Additionally, lactic acid activates the secretions of the pancreas, which is particularly important for diabetics...Sauerkraut contains large quantities of choline, a substance that lowers blood pressure and regulates the passage of nutrients in to the blood... choline has another interesting property in that it aids the body in the metabolsim of fats. If choline is lacking, fats accumulate in the liver.

Sauerkraut also contains acetylcholine which has a powerful effect on the parasympathetic nervous system. It helps reduce blood pressure, slows down the rate of heartbeat, and promotes calmness and sleep. It is important to be aware that Acetylcholin is destroyed by cooking, raw sauerkraut and its juice is preferable to cooked.

See below for the recipe.

Raw Sauerkraut Recipe:
1 medium cabbage, cored and shredded
1 tablespooon caraway seeds
2 tablespoons sea salt

In a bowl, mix cabbage, with caraway seeds and sea salt. Pound with a wooden pounder or a meat hammer for about 10 minutes to release juices. Place in a quart-sized, wide-mouth mason jar and press down firmly with a pound or meat hammer until juices come to the top of the cabbage. The top of the cabbage should be at least 1 inch below the top of the jar. Cover tightly and keep at room temperature for about 3 days before transferring to cold storage. The sauerkraut may be eaten immediately, but it improves with age.

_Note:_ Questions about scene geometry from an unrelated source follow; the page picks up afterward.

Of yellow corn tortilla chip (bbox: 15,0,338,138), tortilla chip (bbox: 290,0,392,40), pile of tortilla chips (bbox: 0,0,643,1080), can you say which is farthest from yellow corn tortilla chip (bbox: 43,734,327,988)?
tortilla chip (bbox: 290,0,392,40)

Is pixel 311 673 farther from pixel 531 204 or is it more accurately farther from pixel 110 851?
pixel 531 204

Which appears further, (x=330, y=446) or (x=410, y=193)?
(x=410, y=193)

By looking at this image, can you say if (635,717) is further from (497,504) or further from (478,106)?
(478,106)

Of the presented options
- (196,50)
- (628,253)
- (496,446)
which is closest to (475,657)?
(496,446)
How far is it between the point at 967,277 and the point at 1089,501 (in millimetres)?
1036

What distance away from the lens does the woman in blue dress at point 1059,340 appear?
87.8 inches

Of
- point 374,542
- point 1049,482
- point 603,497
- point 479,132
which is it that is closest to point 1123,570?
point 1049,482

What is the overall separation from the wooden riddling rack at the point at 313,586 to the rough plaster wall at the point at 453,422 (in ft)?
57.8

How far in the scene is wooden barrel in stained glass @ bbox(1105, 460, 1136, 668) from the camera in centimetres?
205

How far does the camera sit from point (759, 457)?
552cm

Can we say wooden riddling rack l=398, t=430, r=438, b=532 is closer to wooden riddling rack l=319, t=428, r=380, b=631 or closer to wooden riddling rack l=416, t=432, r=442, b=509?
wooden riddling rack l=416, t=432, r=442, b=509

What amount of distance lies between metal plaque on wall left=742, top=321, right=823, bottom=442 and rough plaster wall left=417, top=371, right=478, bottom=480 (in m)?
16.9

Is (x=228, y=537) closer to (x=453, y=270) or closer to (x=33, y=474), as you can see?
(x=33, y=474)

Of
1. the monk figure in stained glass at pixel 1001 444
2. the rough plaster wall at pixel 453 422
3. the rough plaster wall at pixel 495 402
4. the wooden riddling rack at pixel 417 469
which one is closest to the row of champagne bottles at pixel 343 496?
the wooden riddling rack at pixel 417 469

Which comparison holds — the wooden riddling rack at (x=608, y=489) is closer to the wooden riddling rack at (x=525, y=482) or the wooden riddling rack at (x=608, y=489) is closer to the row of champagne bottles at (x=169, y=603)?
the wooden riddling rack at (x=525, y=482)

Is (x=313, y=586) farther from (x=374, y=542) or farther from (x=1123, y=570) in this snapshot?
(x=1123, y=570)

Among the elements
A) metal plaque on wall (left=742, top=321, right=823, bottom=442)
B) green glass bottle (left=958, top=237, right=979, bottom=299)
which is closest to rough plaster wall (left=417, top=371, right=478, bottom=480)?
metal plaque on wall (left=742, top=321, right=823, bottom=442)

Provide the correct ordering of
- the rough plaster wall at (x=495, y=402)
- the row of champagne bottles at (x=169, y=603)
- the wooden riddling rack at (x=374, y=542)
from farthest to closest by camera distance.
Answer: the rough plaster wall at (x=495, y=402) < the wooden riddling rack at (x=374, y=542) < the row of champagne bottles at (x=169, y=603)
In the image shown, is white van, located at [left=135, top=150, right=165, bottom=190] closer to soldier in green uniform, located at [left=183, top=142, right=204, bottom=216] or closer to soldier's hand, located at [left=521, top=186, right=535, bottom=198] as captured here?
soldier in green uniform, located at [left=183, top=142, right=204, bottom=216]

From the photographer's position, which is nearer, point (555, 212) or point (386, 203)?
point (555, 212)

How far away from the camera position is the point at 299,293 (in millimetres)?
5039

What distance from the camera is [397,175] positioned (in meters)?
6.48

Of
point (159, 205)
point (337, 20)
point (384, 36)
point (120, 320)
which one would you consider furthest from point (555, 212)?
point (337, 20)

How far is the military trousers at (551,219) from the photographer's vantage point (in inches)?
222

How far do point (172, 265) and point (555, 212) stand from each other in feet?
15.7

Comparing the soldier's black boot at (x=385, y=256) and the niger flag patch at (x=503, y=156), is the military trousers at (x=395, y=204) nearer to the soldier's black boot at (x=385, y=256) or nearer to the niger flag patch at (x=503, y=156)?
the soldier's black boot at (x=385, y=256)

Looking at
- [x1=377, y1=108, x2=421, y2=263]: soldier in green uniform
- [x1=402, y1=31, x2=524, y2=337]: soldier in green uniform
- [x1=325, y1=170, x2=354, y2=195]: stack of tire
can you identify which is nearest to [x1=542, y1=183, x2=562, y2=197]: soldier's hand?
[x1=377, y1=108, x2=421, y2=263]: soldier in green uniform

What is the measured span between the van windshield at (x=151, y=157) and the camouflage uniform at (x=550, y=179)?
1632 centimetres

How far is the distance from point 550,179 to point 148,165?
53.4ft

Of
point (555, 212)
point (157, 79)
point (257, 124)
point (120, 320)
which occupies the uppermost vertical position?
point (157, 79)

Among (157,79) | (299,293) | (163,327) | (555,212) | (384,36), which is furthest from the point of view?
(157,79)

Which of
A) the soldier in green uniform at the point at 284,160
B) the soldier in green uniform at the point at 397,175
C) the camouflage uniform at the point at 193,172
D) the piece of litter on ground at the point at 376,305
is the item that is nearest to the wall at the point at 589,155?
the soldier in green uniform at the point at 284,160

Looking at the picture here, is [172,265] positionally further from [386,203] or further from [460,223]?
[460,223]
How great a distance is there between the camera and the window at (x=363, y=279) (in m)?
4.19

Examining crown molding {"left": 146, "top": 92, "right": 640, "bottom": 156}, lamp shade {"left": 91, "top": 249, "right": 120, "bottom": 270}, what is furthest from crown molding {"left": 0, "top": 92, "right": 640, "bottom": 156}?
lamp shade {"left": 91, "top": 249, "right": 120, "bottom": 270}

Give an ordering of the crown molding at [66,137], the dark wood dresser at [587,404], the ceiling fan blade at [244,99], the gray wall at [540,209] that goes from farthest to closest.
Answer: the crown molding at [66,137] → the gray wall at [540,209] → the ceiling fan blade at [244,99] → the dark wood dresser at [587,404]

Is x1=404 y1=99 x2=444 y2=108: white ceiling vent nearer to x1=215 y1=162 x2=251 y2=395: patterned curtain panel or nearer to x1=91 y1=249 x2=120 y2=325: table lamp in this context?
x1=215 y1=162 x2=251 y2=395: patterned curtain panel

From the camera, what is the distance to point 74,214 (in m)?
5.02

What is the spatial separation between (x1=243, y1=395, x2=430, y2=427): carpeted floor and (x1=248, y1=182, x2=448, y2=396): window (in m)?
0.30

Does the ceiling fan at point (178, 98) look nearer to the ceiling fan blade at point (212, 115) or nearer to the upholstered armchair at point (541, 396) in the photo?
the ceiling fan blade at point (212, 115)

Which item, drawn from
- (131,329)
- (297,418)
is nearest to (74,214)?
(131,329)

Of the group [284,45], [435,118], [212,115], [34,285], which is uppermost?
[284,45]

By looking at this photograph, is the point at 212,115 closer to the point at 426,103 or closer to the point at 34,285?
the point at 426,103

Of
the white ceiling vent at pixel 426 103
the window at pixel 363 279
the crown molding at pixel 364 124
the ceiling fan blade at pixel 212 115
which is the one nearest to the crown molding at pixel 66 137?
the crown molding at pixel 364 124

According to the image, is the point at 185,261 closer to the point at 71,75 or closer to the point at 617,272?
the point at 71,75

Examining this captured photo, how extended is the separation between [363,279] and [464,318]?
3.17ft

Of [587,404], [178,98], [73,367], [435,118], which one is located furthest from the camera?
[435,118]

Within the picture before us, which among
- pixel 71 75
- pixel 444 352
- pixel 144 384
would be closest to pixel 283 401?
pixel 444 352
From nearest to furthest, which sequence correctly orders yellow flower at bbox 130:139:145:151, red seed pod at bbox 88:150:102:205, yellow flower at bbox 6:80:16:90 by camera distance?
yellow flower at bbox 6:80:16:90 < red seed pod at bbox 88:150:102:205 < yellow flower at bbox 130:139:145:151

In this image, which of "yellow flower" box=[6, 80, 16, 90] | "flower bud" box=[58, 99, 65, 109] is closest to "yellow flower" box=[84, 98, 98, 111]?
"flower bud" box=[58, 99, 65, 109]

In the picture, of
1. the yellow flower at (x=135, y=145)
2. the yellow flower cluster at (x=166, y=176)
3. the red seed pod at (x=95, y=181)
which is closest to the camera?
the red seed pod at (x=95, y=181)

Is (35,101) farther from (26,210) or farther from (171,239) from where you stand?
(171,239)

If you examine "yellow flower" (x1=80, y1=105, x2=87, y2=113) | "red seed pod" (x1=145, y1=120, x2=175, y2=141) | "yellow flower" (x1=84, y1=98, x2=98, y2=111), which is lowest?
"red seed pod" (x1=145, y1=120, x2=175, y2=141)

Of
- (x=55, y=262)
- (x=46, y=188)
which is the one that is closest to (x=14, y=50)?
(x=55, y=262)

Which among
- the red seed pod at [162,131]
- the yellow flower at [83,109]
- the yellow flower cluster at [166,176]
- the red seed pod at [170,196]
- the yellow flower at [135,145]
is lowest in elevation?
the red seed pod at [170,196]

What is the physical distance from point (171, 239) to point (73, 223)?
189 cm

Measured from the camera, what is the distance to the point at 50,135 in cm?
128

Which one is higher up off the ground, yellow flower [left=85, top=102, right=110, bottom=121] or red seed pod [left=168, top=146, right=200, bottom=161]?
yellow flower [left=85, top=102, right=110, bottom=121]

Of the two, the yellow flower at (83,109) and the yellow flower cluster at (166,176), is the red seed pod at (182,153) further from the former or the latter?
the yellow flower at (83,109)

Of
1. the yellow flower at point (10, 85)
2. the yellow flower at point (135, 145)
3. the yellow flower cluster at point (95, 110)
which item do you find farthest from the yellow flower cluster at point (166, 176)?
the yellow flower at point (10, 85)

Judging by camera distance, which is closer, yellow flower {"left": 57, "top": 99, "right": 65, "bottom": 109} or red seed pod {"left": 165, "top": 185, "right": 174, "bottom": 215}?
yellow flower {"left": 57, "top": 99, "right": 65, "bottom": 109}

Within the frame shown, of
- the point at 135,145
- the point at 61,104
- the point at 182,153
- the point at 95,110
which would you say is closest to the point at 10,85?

And for all of you daring enough to make your own ketchup, here's the recipe:

3 cups canned tomato paste, preferably organic
1/4 cup whey (strained yogurt, whey is the liquid that drains in to the bowl)
1 tablespoon sea salt
1/2 cup maple syrup
1/4 teaspoon cayenne pepper
3 cloves garlic, peeled and mashed
1/2 cup commercial fish sauce (I don't recommend making this at home.)

Mix all ingredients until well blended. Place in a quart sized , wide-mouth mason jar. The top of the ketchup should be at least 1 inch below the top of the jar. Leave at room temperature for about 2 days before transferring to refrigerator.